:: INFORMATION SUPPLIED ::
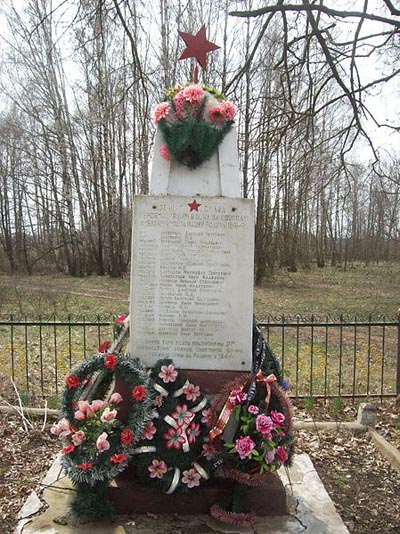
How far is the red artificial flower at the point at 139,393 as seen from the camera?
3.07m

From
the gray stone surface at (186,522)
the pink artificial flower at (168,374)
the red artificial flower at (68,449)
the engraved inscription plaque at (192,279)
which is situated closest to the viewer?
the gray stone surface at (186,522)

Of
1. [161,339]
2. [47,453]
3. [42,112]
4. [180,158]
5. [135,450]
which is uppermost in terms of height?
[42,112]

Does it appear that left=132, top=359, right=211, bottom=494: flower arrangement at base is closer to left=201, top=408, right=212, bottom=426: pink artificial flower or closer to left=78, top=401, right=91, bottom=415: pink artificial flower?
left=201, top=408, right=212, bottom=426: pink artificial flower

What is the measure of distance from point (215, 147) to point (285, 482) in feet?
7.97

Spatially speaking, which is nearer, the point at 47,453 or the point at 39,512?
the point at 39,512

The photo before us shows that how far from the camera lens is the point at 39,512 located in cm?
302

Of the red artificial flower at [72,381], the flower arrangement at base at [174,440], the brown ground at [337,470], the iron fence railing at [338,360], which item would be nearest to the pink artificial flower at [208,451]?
the flower arrangement at base at [174,440]

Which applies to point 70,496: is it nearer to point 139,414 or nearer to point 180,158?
point 139,414

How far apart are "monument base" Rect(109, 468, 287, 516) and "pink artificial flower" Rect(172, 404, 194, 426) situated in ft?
1.46

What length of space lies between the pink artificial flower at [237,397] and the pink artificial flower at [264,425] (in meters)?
0.17

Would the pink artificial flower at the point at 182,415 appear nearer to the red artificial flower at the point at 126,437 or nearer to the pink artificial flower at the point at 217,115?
the red artificial flower at the point at 126,437

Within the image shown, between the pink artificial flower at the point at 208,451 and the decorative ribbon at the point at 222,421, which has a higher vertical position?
the decorative ribbon at the point at 222,421

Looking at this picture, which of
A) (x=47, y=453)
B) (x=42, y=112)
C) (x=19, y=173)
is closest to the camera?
(x=47, y=453)

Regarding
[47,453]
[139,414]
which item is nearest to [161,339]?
[139,414]
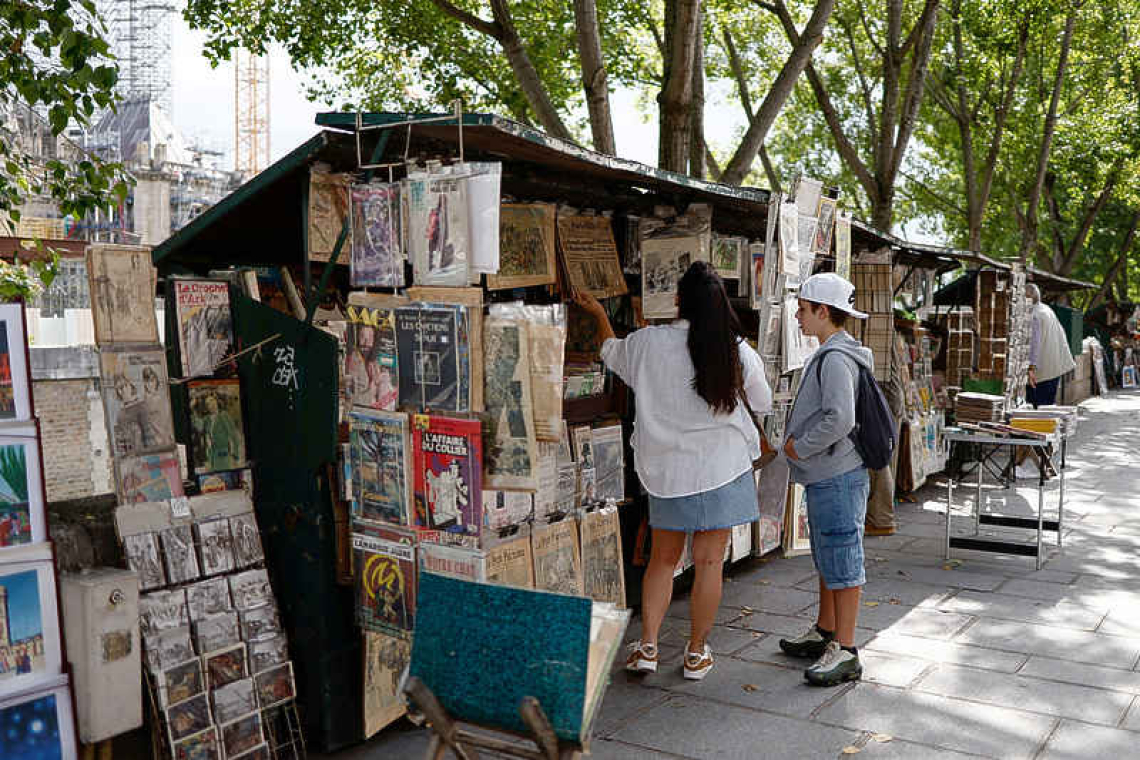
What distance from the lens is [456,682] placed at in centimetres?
262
:::
### REQUIRED TASK
Copy the material above exactly and drop the pictures.

### TASK RESPONSE
How far is the red artificial flower at the point at 139,393 as seen from the camera?
3.07m

From
the gray stone surface at (186,522)
the pink artificial flower at (168,374)
the red artificial flower at (68,449)
the engraved inscription plaque at (192,279)
which is situated closest to the viewer?
the gray stone surface at (186,522)

Of
1. [161,339]
2. [47,453]
3. [42,112]
4. [180,158]
5. [135,450]
which is uppermost in terms of height?
[42,112]

Does it appear that left=132, top=359, right=211, bottom=494: flower arrangement at base is closer to left=201, top=408, right=212, bottom=426: pink artificial flower or closer to left=78, top=401, right=91, bottom=415: pink artificial flower?
left=201, top=408, right=212, bottom=426: pink artificial flower

What is the measure of distance from point (215, 147) to point (285, 482) in feet?
7.97

Spatially speaking, which is nearer, the point at 47,453 or the point at 39,512?
the point at 39,512

The photo before us shows that how far from the camera lens is the point at 39,512 located in cm?
302

Of the red artificial flower at [72,381], the flower arrangement at base at [174,440], the brown ground at [337,470], the iron fence railing at [338,360], which item would be nearest to the pink artificial flower at [208,451]?
the flower arrangement at base at [174,440]

Which applies to point 70,496: is it nearer to point 139,414 or nearer to point 180,158?
point 139,414

How far apart are "monument base" Rect(109, 468, 287, 516) and "pink artificial flower" Rect(172, 404, 194, 426) situated in ft?
1.46

What length of space lies between the pink artificial flower at [237,397] and the pink artificial flower at [264,425] (in meters)?
0.17

Would the pink artificial flower at the point at 182,415 appear nearer to the red artificial flower at the point at 126,437 or nearer to the pink artificial flower at the point at 217,115?
the red artificial flower at the point at 126,437

Within the image shown, between the pink artificial flower at the point at 208,451 and the decorative ribbon at the point at 222,421, which has a higher vertical position?
the decorative ribbon at the point at 222,421

Looking at this picture, which of
A) (x=47, y=453)
B) (x=42, y=112)
C) (x=19, y=173)
is closest to the camera?
(x=47, y=453)

Regarding
[47,453]
[139,414]
which item is nearest to [161,339]?
[139,414]
What distance from the lens is [456,682] placed at in centimetres?
262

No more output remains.